L’affaire n’est pas banale. Une SCI, maître d’ouvrage, confie la construction d’une villa à un constructeur, depuis en liquidation judiciaire. La SCI vend l’ouvrage à un particulier. Des intempéries provoquent un glissement de terrain, affectant le talus sous l’immeuble et provoquant des fissures à l’ouvrage. Deux arrêtés de périls successifs interdisent l’accès à la propriété. Une expertise est ordonnée aux termes de laquelle l’expert conclut que les désordres ne sont pas réparables. L’acquéreur assigne le vendeur en résolution de la vente ainsi que l’assureur du constructeur sur le fondement de la responsabilité civile décennale.

Ses demandes sont rejetées contre l’assureur. L’acquéreur forme un pourvoi en cassation aux termes duquel il expose notamment que l’acquéreur d’un immeuble dont la vente est résolue demeure recevable à agir contre les constructeurs dès lors qu’il démontre un préjudice personnel lui conférant un intérêt direct et certain à agir.

Le moyen est, également, rejeté par la Cour de cassation. Après avoir rappelé que les juges du fond ont prononcé la résolution de la vente de l’immeuble sur le fondement de la garantie des vices cachés, la Haute juridiction considère que, par l’effet rétroactif de la résolution de la vente, l’acquéreur a perdu sa qualité de propriétaire du bien. Il n’est donc plus recevable à agir.

La solution mérite d’être approuvée. En l’espèce, la SCI maître d’ouvrage redevient donc titulaire de l’action en responsabilité décennale à l’encontre des constructeurs. L’article 1792 du Code civil (N° Lexbase : L1920ABQ) dispose, en effet, que le bénéfice de cette action est accordé au maître d’ouvrage puis, suivant la chose, elle se transmet aux propriétaires successifs de l’ouvrage. Autrement dit, en cas d’annulation rétroactive d’une vente, s’opère un retour en arrière.

Il existe, toutefois, une exception à ce principe qui semblait être, peut-être trop brièvement, soulevé dans le moyen.
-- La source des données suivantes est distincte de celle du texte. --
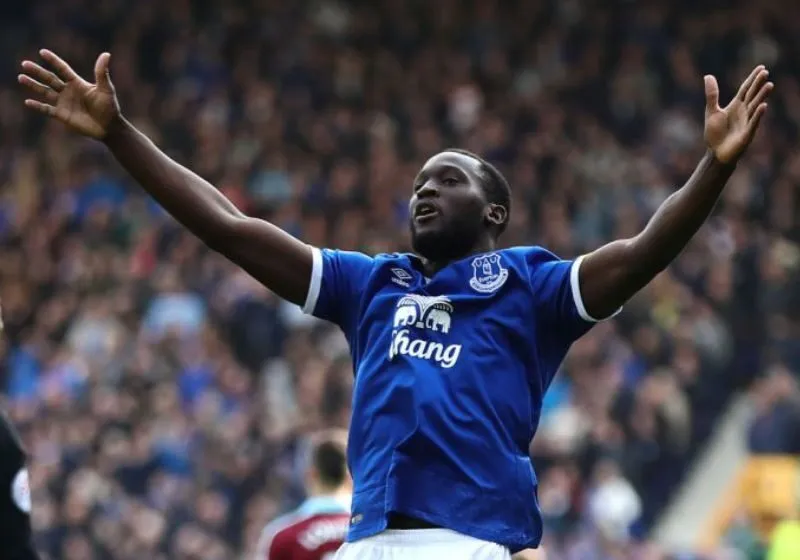Tiểu Sử Romelu Lukaku và những bước chân đầu tiên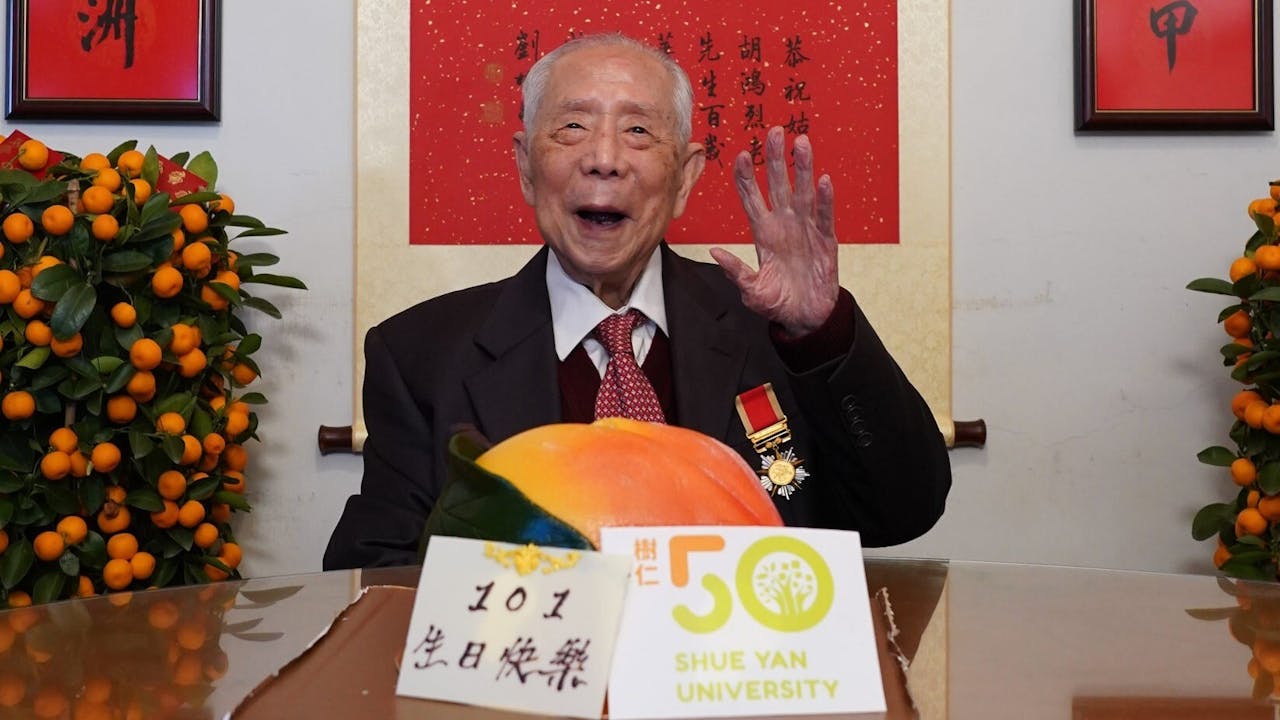 胡鴻烈在2021年2月，渡過了他的101歲壽辰。他曾提到健康長壽的祕訣，便是常常保持活躍。（香港樹仁大學校網）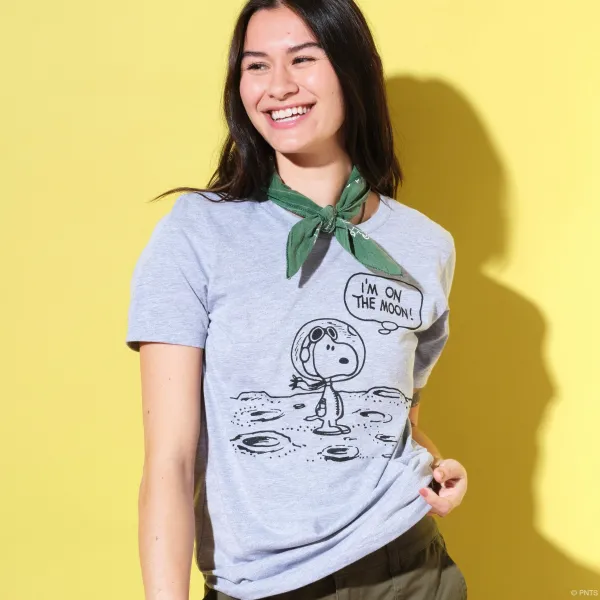peanuts_snoopy_on_the_moo_0.webp Super7 Peanuts^Peanuts Snoopy On The Moon - Athletic Heather T-Shirt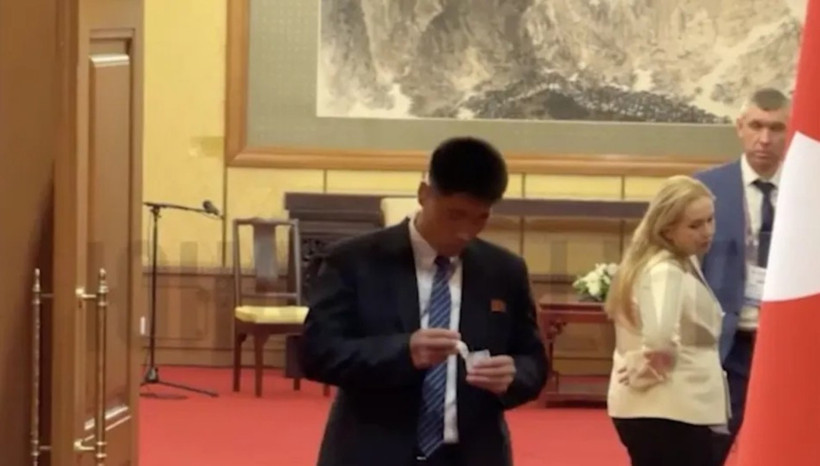 Putin ve Kim Jong Un'un sevgi seli: Önce sarıldı, sonra izlerini sildirdi - Resim : 2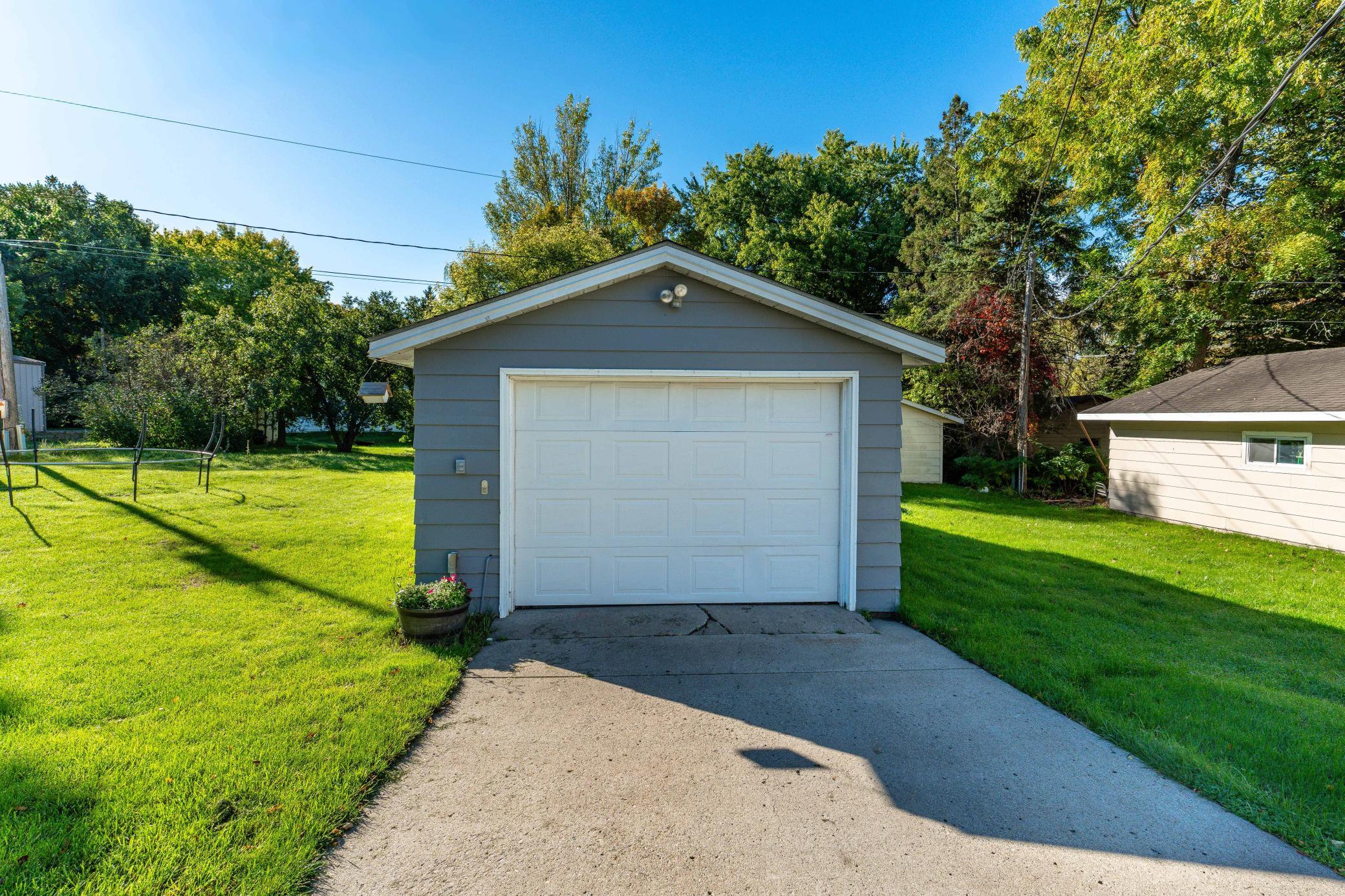 1956 single family home for sale at 412 E Everett Avenue in Fergus Falls, MN — 4 bed, 2 bath (photo 34 of 42)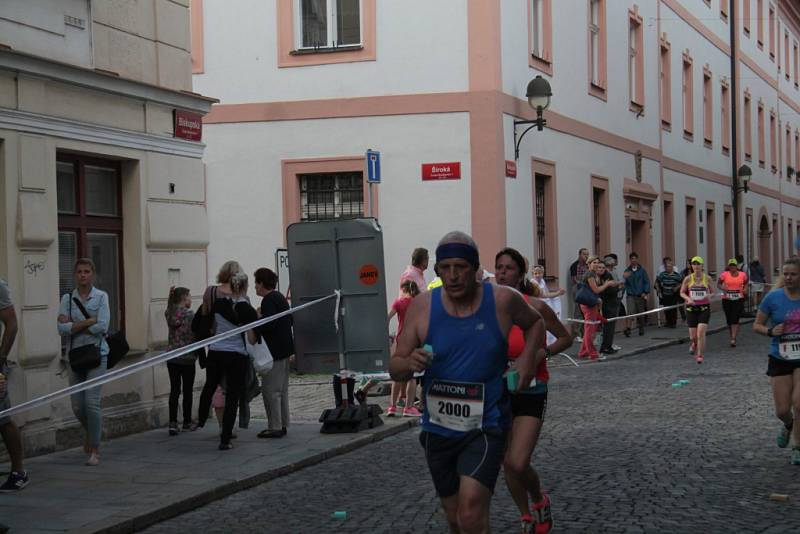 Závodníci Mattoni 1/2Maratonu 2016 v Českých Budějovicích.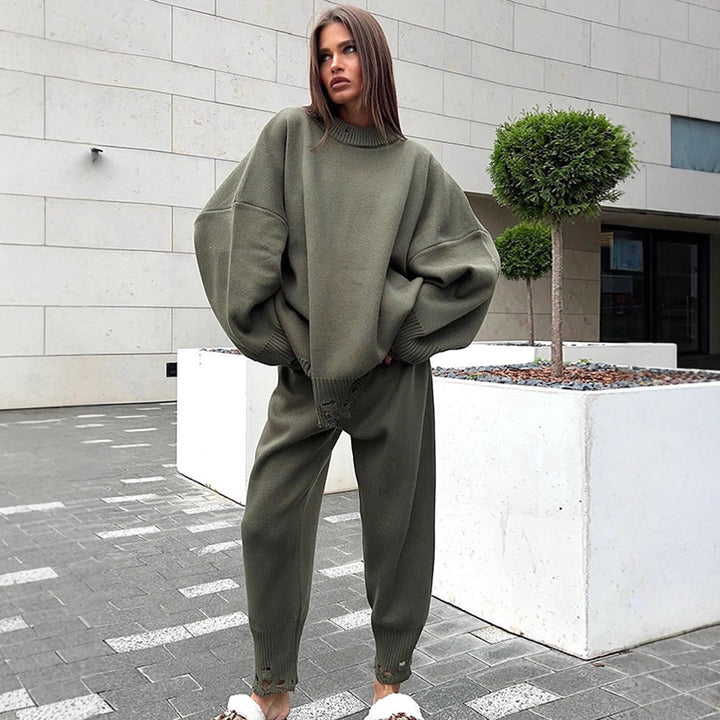 Women's Oversized Knit Set made of Fine Knit with Destroyed Hem, Wide Sweater and Casual Slip-On Pants Mune Fashion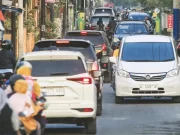 Dikelilingi Betonisasi, Warga Damarsi Sidoarjo Sulit Beraktivitas, Macet Sampai Jalan Alternatifnya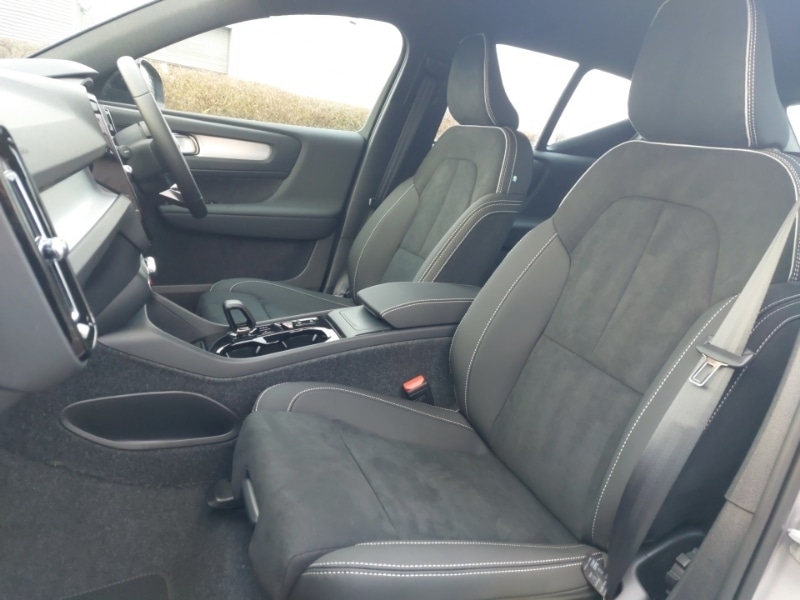 Used Volvo XC40 2025 for sale - 77024687: Photo 5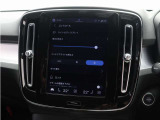 ルームランプの明るさはセンターディスプレイでお好みに調節できます。車内のアンビエントライトは、車外が暗くなったときに車内を快適な雰囲気に演出します。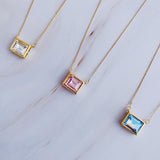 Collar con colgante cuadrado dulce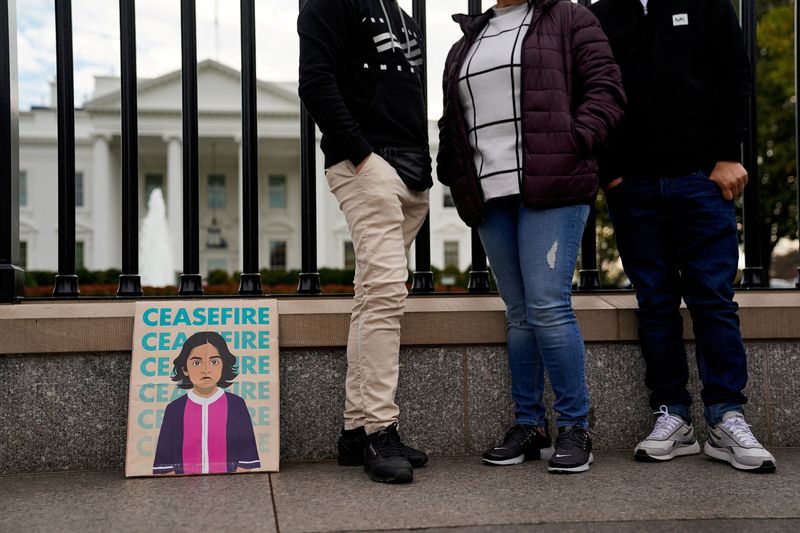 © Reuters. FILE PHOTO: A “ceasefire” sign in support of Palestinians in Gaza is seen as visitors stand for photos outside of the White House, amid the ongoing conflict between Israel and Hamas, in Washington, U.S., November 4, 2023. REUTERS/Elizabeth Frantz/File Photo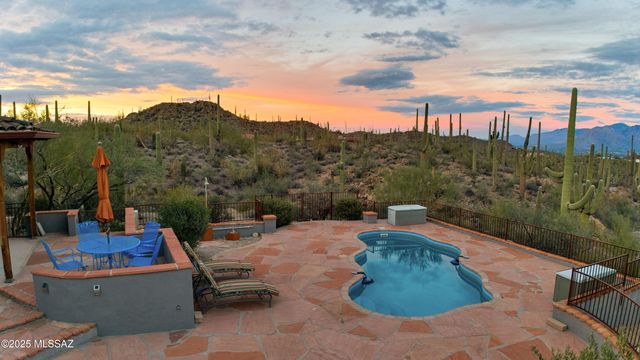 6615 W Sweetwater Drive, Tucson, AZ 85745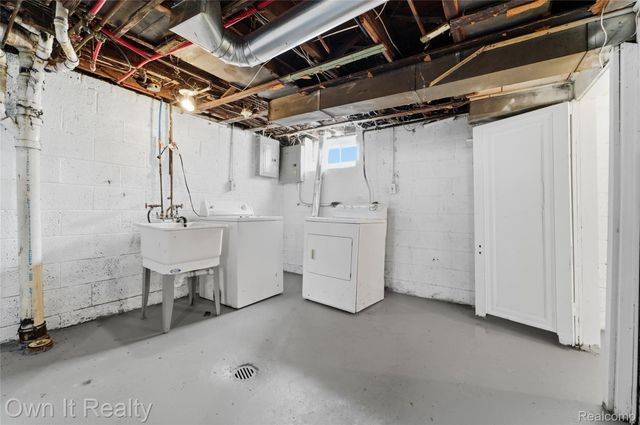 14761 Stephens Drive, Eastpointe, MI 48021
Il s’agit du cas dans lequel le maître d’ouvrage ou l’acquéreur démontre un préjudice personnel, direct et légitime distinct (pour exemple, Cass. civ. 3, 23 septembre 2009, n° 08-13.470, FS-P+B N° Lexbase : A3411ELW ; Cass. civ. 3, 4 mars 2014, n° 13-12.468, F-D N° Lexbase : A4162MGA).

Depuis longtemps, la jurisprudence admet qu’il soit possible d’agir en résolution de la vente malgré la possibilité d’agir contre les constructeurs sur le fondement de la responsabilité civile décennale (Cass. civ. 3, 2 mars 2005, n° 03-16.561, FS-P+B N° Lexbase : A1020DHA ; Cass. civ. 3, 17 juin 2009, n° 08-15.503, FS-P+B N° Lexbase : A3024EIT). Le demandeur dispose donc d’une option en fonction des fondements juridiques.

Ce qui est intéressant, en l’espèce, est le résultat de cette option. Lorsque le demandeur obtient gain de cause sur le fondement de la résolution de la vente, cela le prive du bénéfice de l’action en responsabilité civile décennale.

De pareille manière, la Cour de cassation a pu estimer que le vendeur n’est pas fondé, en raison de l’annulation de la vente, à obtenir une indemnité d’occupation de l’immeuble (Cass. ch. mixte, 9 juillet 2004, n° 02-16.302 N° Lexbase : A0278DDN).

Bien que logique, la solution implique de mesurer les conséquences des fondements choisis lors d’une action contentieuse.